Now that you have read Office 365 Migration Plan – Part 1: Preparation,
(What do you mean you haven’t?! Go back and do that now! That’s the most important bit… !)
Right as I was saying, NOW you have read Office 365 Migration – Part 1: Preparation, we have a documented plan of action, milestones have been set and all parties involved know what’s coming and what to expect. Finally, we can move onto implementing the migration.
We’ve looked at what needs to be migrated, now we can investigate how to migrate to Office 365. Here we’ll be looking into the techniques involved and configuration options available.
There are 3 possible Office 365 Migration plans when migrating from an On-premise Exchange environment:
Available to all Exchange environments from 2003+ and generally advised to be utilised when migrating fewer than 2,000 mailboxes, a Cutover migration works in the same way as any other Exchange migration where mailboxes are migrated by moving them directly into Office 365. All handling of the mailbox is completed on Office 365, as are logins and access.
For a more detailed outline, see this Office.com article, What you need to know about a cutover email migration to Office 365
Only available to Exchange 2003 or 2007 environments and generally advised to be utilised when migrating in excess of 2,000 mailboxes, a Staged migration has a slightly different approach in the fact that is forced to run an AD synchronisation which replicates the user profiles and copies the on-premise mailboxes to Office 365, as opposed to a move. As soon as the synchronisation is complete and the mailbox is on Office 365, the traffic is sent to/from the newly copied mailbox in Office 365.
During this time, there are two mailboxes for the user. One on-premise and the other in the cloud – which is responsible for all traffic. The user’s Outlook profile, however, is still connected to the on-premise mailbox and therefore cannot see any new emails so would have to log onto the Office 365 mailbox using a browser to have access.
In order to rectify this, the administrator converts the on-premise mailbox to mail-enabled users in Office 365. This then uses the Outlook Autodiscovery service to connect to the Exchange Online mailbox.
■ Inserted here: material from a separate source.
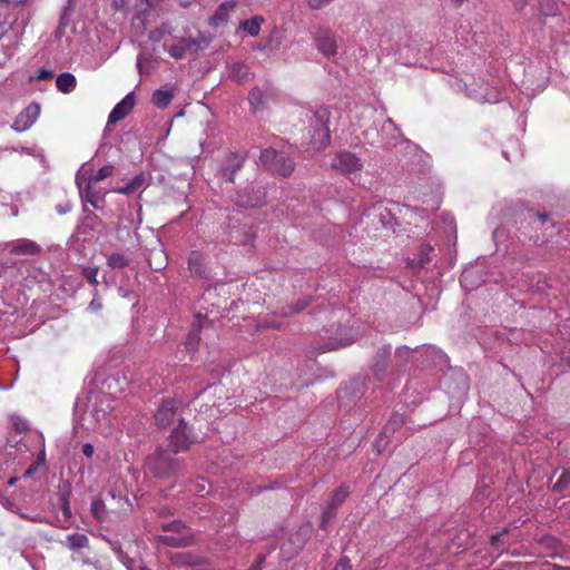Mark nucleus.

Generally, stage migrations are completed in batches so during the migration some users will be on Office 365 and some on-premise. Until all users have been migrated successfully, the entire organisation will not be able to be redirected to Office 365, but this will have to be completed in batches by the previously mentioned conversion of mailboxes to Mail-Enabled using in Exchange Online.
For a more detailed outline, see this Office.com article, What you need to know about a staged email migration to Office 365
Only available to Exchange 2010 and 2013 environments, hybrid cloud solutions allows you to combine your on-premises applications or data with cloud-based services to meet your organisation’s needs.
Hybrid would suit is you need to move more than 2,000 mailboxes, don’t intend to move all users, or if you wish to simultaneously run local Exchange servers and Office 365.
A hybrid migration creates user accounts and copies content to Office 365. It also provides a unified shared address book, calendar sharing and the opportunity to move some Office 365 email users back to the local Exchange server again. This is a great place to start when carrying out a migration with Hybrid environment.